# Gente (people) - singular / plural



## Haylette

Hello,

I don't actually speak Spanish, but I need to know whether the spanish word for "people" is treated as a singular noun.

For example, if you were to translate literally, word for word, would you say

"people knows that..." or "people thinks that..."

Hope you understand what I'm trying to say.


Haylette


----------



## rocstar

La gente está lista....(singular).........The people are ready.(plural)
La gente necesita dinero.(singular)...The people need money.(plural).

Rocstar


----------



## Haylette

Thanks very much, rocstar


----------



## chicanul

"la gente" is generally a singular noun:

_La gente está lista para correr._
_La gente está bien preparada._
_Vi a gente corriendo del incendio._
_No hay gente que le guste que le roben su dinero._
_Toda la gente del mundo tiene vicios._
_El es muy buena gente._

Note, however, that "gentes" is often used in colloquial Spanish (and not in formal Spanish as far as I know). This is a difficult aspect of the language for English learners to learn. For example, on CNN en español, the former president of Mexico-Vicente Fox said:

_"Esas gentes tienen que presentar pruebas." _(The people who are currently accusing him of receiving illegal pensions.)

In Spanish, the singular is often made plural, which sounds strange to students of the language. See:

la conducta vs. las conductas
la atención vs. las atenciones

Etc.


----------



## softouch_me

Gente en sí envuelve a un grupo de personas.
También es usado en forma singular refierendome a mi , especificamente:
La gente  sabe a que atenerse.. me refiero a mí que sí sé a lo que voy.. espero entiendan el ejemplo.


----------



## Outsider

Haylette said:


> I don't actually speak Spanish, but I need to know whether the spanish word for "people" is treated as a singular noun.

────────────────────────────────────────

**Short exercise a**: Could you output, unchanged, the part of the listing below that starts at the line containing "What distance do" and ends at the last line of the listing?

────────────────────────────────────────

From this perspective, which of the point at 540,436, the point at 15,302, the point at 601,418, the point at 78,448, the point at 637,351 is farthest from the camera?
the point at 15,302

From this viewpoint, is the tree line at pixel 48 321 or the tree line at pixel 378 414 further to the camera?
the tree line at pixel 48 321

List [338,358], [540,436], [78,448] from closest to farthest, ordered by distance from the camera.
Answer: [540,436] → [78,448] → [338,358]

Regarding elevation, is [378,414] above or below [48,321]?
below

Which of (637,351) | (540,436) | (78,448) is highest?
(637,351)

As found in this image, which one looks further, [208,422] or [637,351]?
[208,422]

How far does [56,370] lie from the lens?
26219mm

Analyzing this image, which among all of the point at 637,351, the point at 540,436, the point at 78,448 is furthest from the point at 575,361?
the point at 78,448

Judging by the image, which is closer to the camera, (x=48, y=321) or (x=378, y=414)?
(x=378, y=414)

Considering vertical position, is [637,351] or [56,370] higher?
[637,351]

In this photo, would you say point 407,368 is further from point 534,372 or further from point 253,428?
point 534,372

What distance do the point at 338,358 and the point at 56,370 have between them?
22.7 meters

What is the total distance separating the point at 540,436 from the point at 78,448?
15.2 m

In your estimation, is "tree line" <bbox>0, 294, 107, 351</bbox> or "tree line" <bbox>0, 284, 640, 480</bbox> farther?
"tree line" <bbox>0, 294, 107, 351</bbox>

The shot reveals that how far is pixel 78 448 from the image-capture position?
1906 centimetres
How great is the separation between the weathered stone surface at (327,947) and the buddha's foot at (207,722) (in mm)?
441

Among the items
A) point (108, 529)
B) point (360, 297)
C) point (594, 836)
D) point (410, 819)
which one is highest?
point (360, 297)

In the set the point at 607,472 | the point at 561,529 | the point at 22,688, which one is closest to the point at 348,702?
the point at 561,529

────────────────────────────────────────

**Short exercise b**: Return the portion of the gente thread above verbatim, starting at "Gente en sí" and ending at "entiendan el ejemplo.".

**Task answer a**:
What distance do the point at 338,358 and the point at 56,370 have between them?
22.7 meters

What is the total distance separating the point at 540,436 from the point at 78,448?
15.2 m

In your estimation, is "tree line" <bbox>0, 294, 107, 351</bbox> or "tree line" <bbox>0, 284, 640, 480</bbox> farther?
"tree line" <bbox>0, 294, 107, 351</bbox>

The shot reveals that how far is pixel 78 448 from the image-capture position?
1906 centimetres
How great is the separation between the weathered stone surface at (327,947) and the buddha's foot at (207,722) (in mm)?
441

Among the items
A) point (108, 529)
B) point (360, 297)
C) point (594, 836)
D) point (410, 819)
which one is highest?
point (360, 297)

In the set the point at 607,472 | the point at 561,529 | the point at 22,688, which one is closest to the point at 348,702?
the point at 561,529

**Task answer b**:
Gente en sí envuelve a un grupo de personas.
También es usado en forma singular refierendome a mi , especificamente:
La gente  sabe a que atenerse.. me refiero a mí que sí sé a lo que voy.. espero entiendan el ejemplo.